Integrating Both Disciplines
Organisations benefit most when they integrate Documentation as Code and Architecture as Code into a cohesive ecosystem:
-
Store both in version control: Keep architectural models and documentation in the same repository to facilitate cross-referencing and coordinated updates.
-
Automate diagram generation: Use architectural models to generate diagrams that are embedded in documentation, ensuring visual representations always match the model.
-
Link documentation to models: Reference specific architectural components in documentation, creating traceability between narrative explanations and formal definitions.
-
Establish review processes: Use pull requests to review both documentation updates and architectural changes, ensuring quality and consistency across both disciplines.
-
Measure both outcomes: Track documentation quality (readability, accuracy, usage) and architectural integrity (compliance, drift, consistency) as distinct but related metrics.
Conclusion
Documentation as Code and Architecture as Code are complementary disciplines that serve different but equally important purposes. Documentation as Code focuses on communicating knowledge to human audiences, using tools like Mermaid and PlantUML to create illustrative diagrams embedded in narrative content. Architecture as Code focuses on defining and enforcing system structure, using modelling tools like CALM and Structurizr to create executable models that drive automation and validation.
Understanding the distinction between these disciplines enables organisations to choose the right tools for the right purposes. Diagram tools excel at creating visual explanations within documentation but lack the structured metadata and validation capabilities required for architectural enforcement. Modelling tools provide the precision and executability needed for Architecture as Code but require more investment in tooling and expertise.

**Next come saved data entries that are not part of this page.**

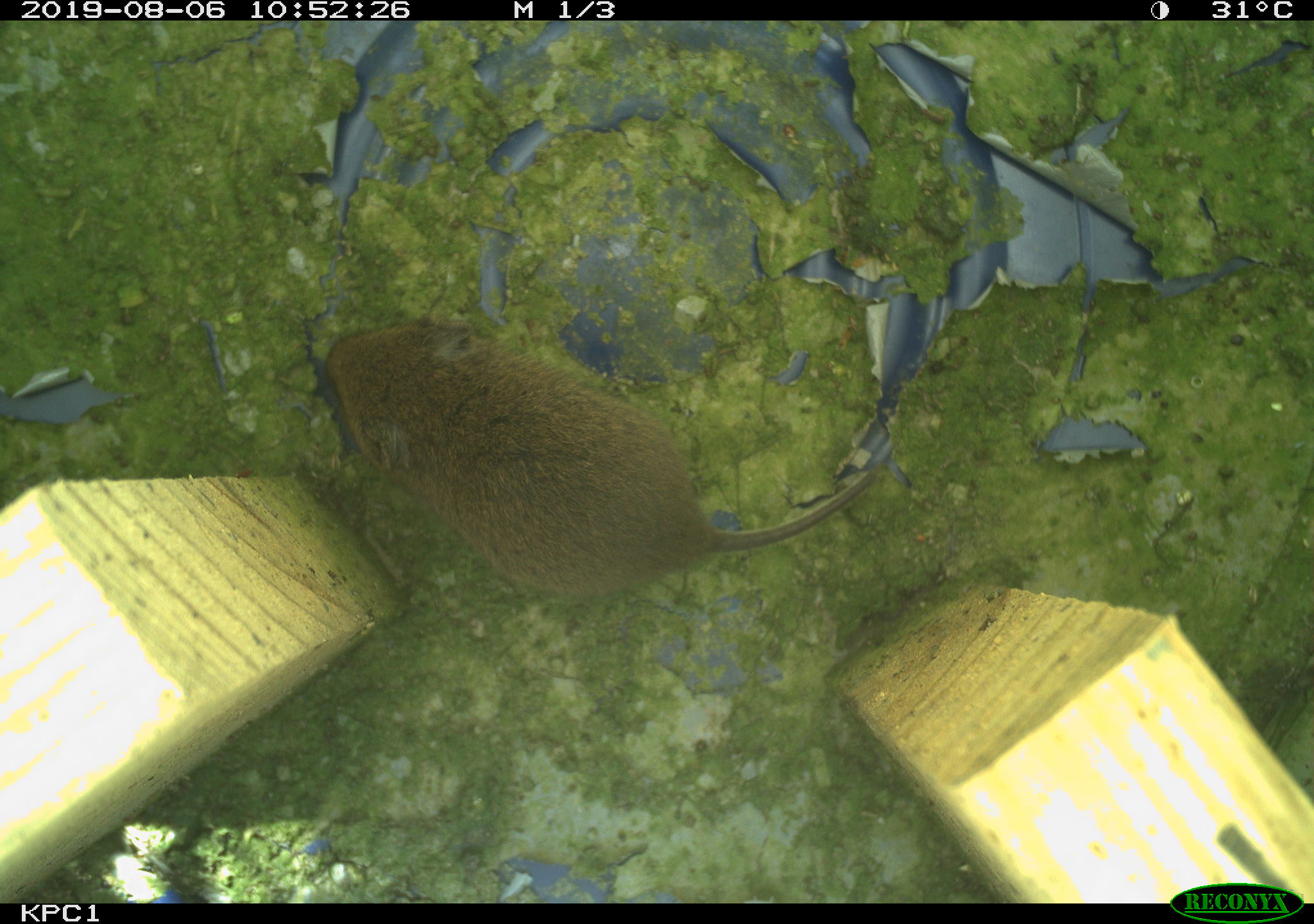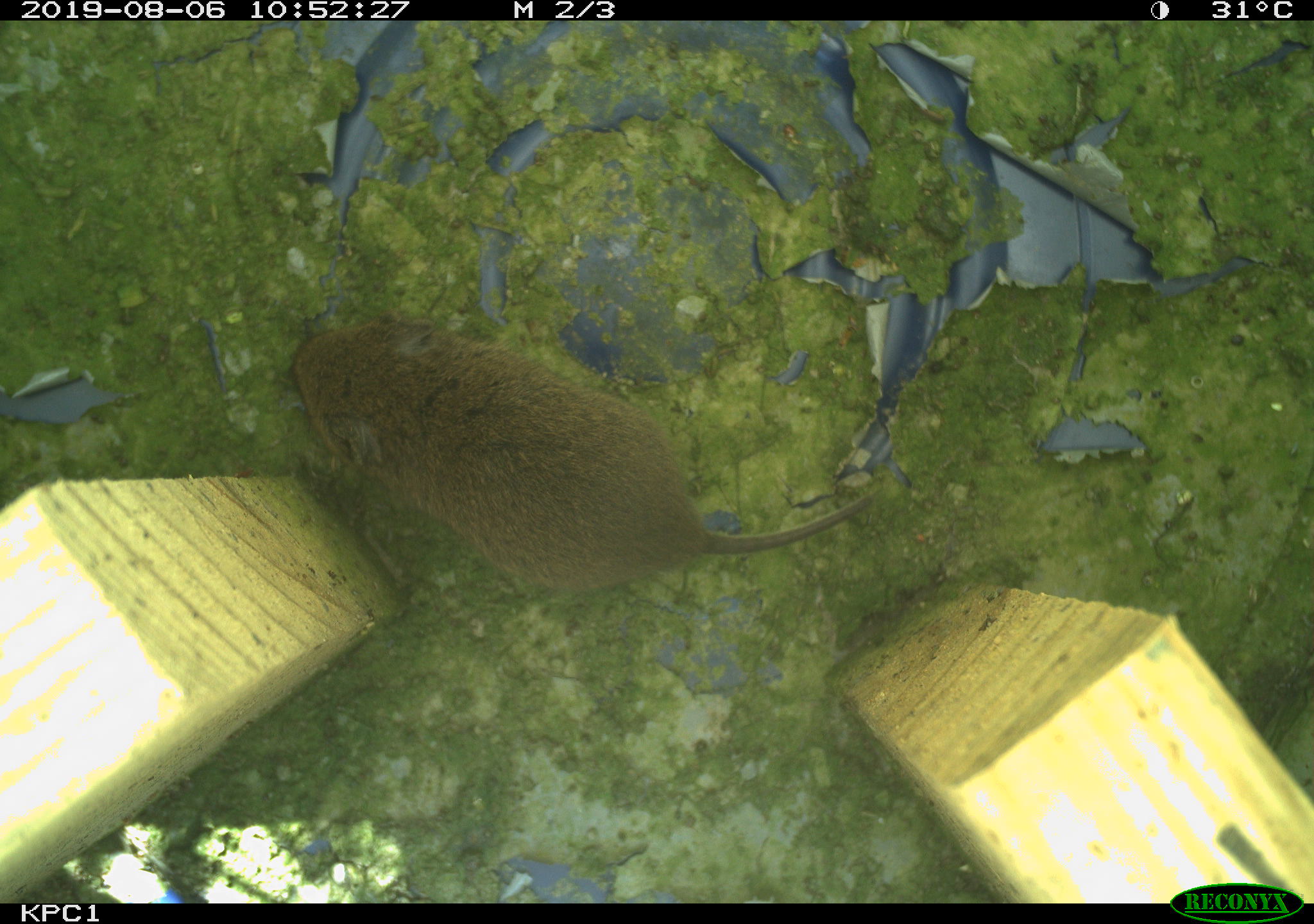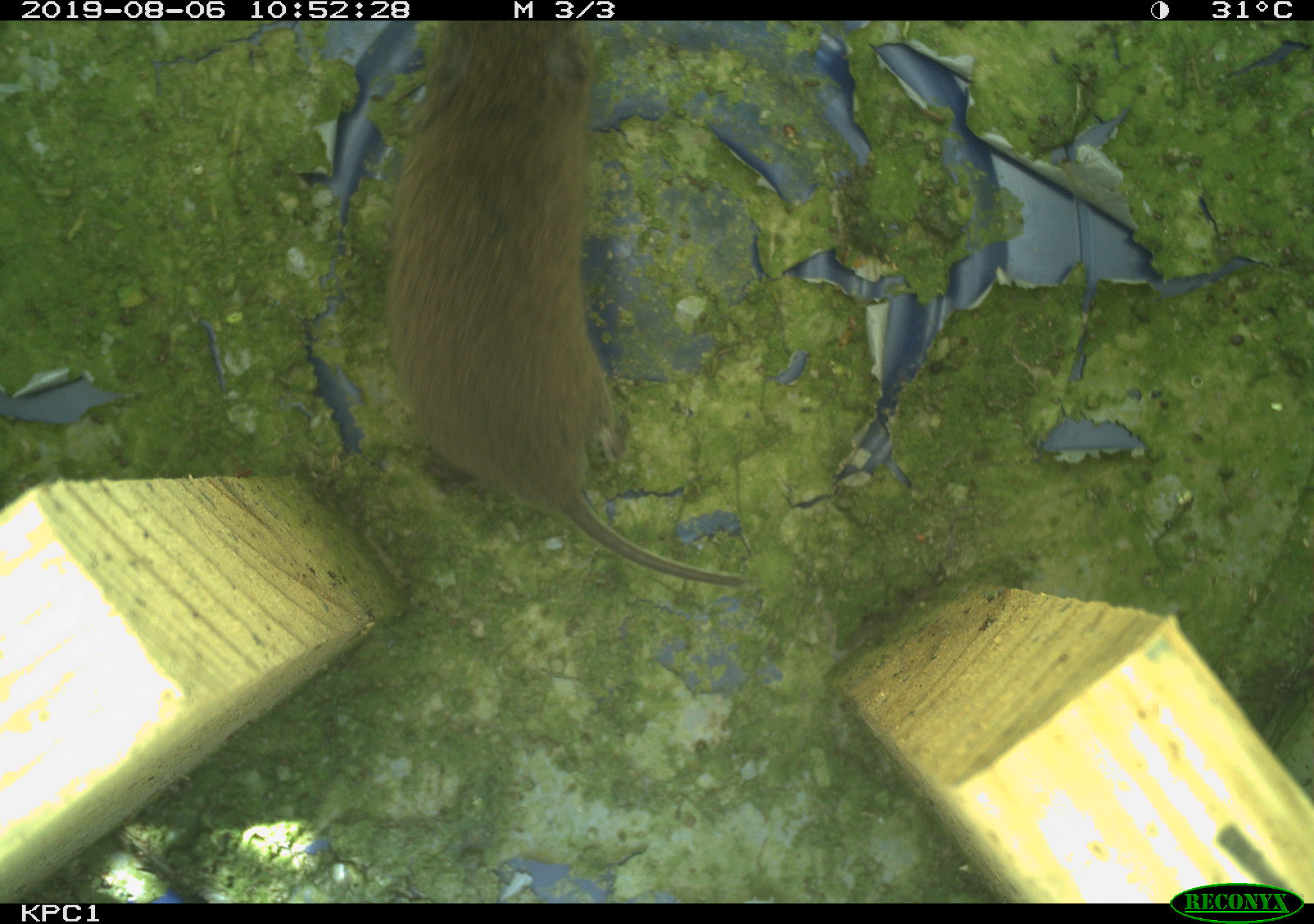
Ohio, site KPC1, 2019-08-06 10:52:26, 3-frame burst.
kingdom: Animalia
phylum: Chordata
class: Mammalia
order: Rodentia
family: Cricetidae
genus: Microtus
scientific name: Microtus pennsylvanicus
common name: meadow vole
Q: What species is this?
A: Meadow vole (Microtus pennsylvanicus).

By integrating both disciplines—using Architecture as Code to define the system and Documentation as Code to explain it—organisations create a comprehensive knowledge ecosystem where automated validation ensures consistency and narrative context enables understanding. The result is a system where architectural integrity is maintained programmatically while human knowledge is preserved and communicated effectively.
Sources
- FINOS. "CALM: Common Architecture Language Model." FINOS Architecture as Code Community, 2024. https://calm.finos.org/
- Brown, Simon. "The C4 Model for Visualising Software Architecture." C4 Model Documentation, 2024. https://c4model.com/
- Structurizr. "Structurizr DSL Language Reference." Structurizr Documentation, 2024. https://github.com/structurizr/dsl
- Mermaid. "Mermaid: Diagramming and Charting Tool." Mermaid Documentation, 2024. https://mermaid.js.org/
- PlantUML. "PlantUML: Open-source Tool for Creating UML Diagrams." PlantUML Documentation, 2024. https://plantuml.com/
- Open Policy Agent. "Policy as Code: Expressing Requirements as Code." CNCF OPA Project, 2024.
- Richardson, Chris. "Microservices Patterns: With Examples in Java." Manning Publications, 2018.
- Ford, Neal, et al. "Building Evolutionary Architectures." O'Reilly Media, 2017.